TRECHO FORNECIDO |
Mas com as notícias de Cuba, Congo e Paris, o assassinato já estava no ar, em Washington. Os jornalistas Fletcher Knebel e Charles Bailey trabalhavam numa urgente atualização de seu livro de 1960 sobre guerra nuclear. Knebel entrevistou o Comandante do Estado-maior da Força Aérea, Curtis LeMay, que comandara o bombardeio contra o Japão, e transmitira as ordens para destruir Hiroshima. Knebel farejou ali o cheiro de loucura que já tomava conta do Pentágono.
Knebel e Bailey daquela vez construíram um relato de um futuro golpe de Estado contra o presidente dos EUA, que seria editado sob o título de Seven Days in May, 1962 [e filme; port. Sete Dias em Maio, Rio de Janeiro: Record]. Retratou as ideias e ações do principal perpetrador, um comandante do Estado Maior das Forças Conjuntas dos EUA ficcional, de nome "James Matoon Scott" reproduzido do personagem real e dos feitos de Lyman Lemnitzer. Para assegurar que a identificação seria completa, o autor deu ao presidente de ficção o sobrenome "Lyman." Os golpistas o atacaram como fraco e impotente e perigoso por isso, denunciando a tentativa dele de buscar um acordo de desarmamento nuclear com a União Soviética.
7. A humanidade estará condenada à morte?
O verdadeiro comandante do Estado-maior das Forças Conjuntas, Lyman Lemnitzer, reuniu-se com o presidente Kennedy e seu Conselho de Segurança Nacional dia 20/7/1961, quando a crise Leste-Oeste em disputa por Berlim ameaçava explodir em guerra quente na Europa. Lemnitzer apresentou seu plano para um ataque nuclear preventivo contra a União Soviética, a ter lugar em 1963. Era a Operação Impensável de Churchill, atualizada para tempos de uso termonuclear.

DADOS DO EXERCÍCIO |
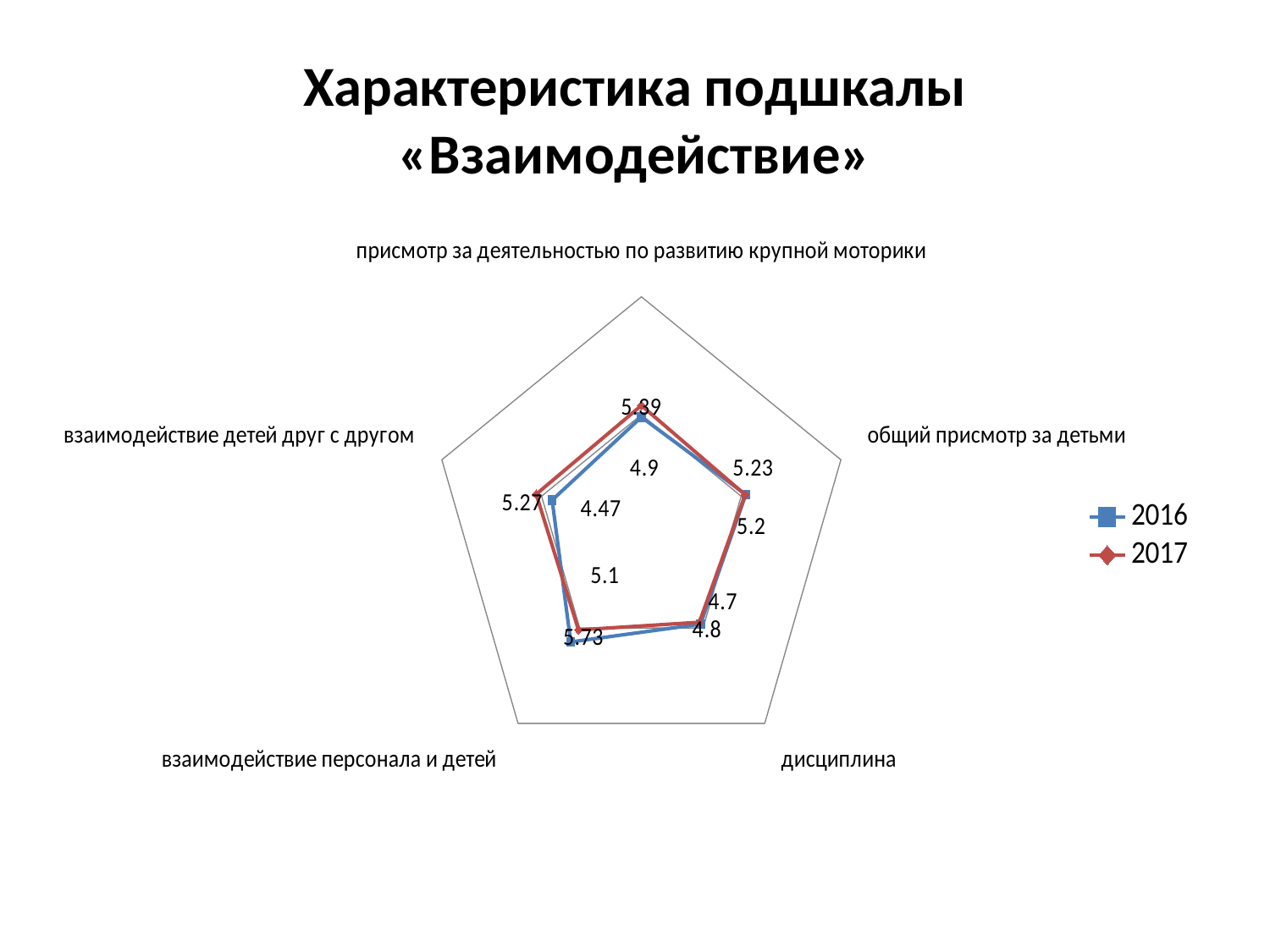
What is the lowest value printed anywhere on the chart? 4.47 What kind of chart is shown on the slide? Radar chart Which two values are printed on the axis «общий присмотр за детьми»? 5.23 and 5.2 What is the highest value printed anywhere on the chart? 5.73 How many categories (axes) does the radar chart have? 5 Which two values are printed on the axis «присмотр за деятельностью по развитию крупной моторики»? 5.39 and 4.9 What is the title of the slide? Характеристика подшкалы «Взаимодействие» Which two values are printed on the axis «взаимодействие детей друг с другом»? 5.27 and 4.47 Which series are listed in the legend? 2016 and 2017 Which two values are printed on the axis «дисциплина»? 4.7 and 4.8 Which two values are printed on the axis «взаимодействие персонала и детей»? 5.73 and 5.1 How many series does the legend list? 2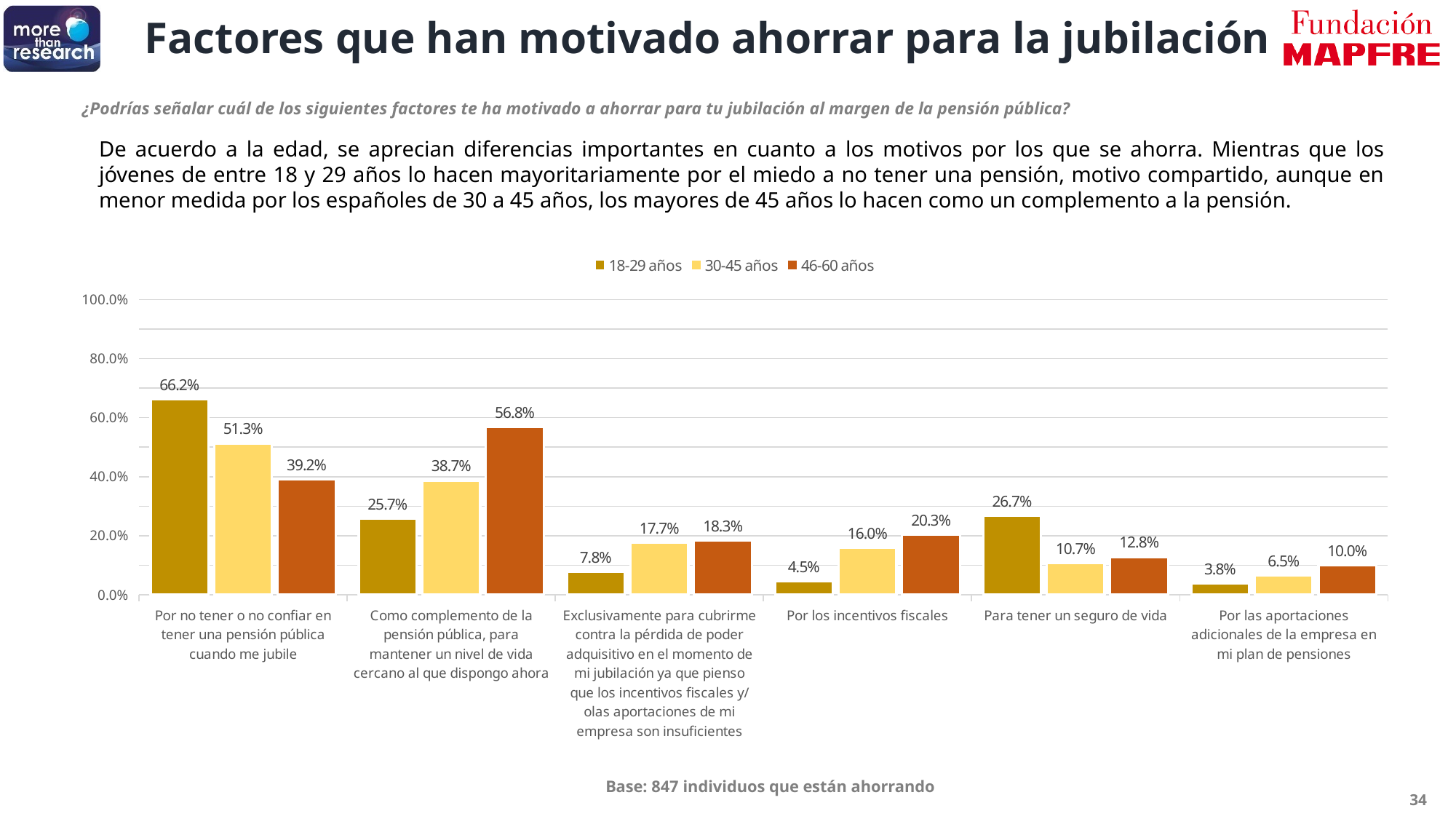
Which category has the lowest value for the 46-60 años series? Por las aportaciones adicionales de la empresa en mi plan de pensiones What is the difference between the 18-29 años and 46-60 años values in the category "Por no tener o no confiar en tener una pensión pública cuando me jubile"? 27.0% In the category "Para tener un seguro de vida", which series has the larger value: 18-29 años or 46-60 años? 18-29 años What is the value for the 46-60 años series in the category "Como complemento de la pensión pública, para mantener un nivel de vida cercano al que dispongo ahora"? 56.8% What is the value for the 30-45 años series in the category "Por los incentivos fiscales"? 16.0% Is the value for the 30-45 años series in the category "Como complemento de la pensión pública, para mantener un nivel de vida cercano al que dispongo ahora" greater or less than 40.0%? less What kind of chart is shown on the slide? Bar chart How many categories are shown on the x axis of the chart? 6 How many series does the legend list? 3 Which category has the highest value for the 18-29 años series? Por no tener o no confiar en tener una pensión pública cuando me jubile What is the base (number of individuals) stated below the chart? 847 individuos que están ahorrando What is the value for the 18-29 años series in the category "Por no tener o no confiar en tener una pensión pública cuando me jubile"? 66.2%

INSTRUÇÃO DA TAREFA | Transcreva do trecho fornecido tudo o que vai de "Knebel e Bailey" até "a União Soviética.", sem alterar nada.

RESULTADO DO EXERCÍCIO |
Knebel e Bailey daquela vez construíram um relato de um futuro golpe de Estado contra o presidente dos EUA, que seria editado sob o título de Seven Days in May, 1962 [e filme; port. Sete Dias em Maio, Rio de Janeiro: Record]. Retratou as ideias e ações do principal perpetrador, um comandante do Estado Maior das Forças Conjuntas dos EUA ficcional, de nome "James Matoon Scott" reproduzido do personagem real e dos feitos de Lyman Lemnitzer. Para assegurar que a identificação seria completa, o autor deu ao presidente de ficção o sobrenome "Lyman." Os golpistas o atacaram como fraco e impotente e perigoso por isso, denunciando a tentativa dele de buscar um acordo de desarmamento nuclear com a União Soviética.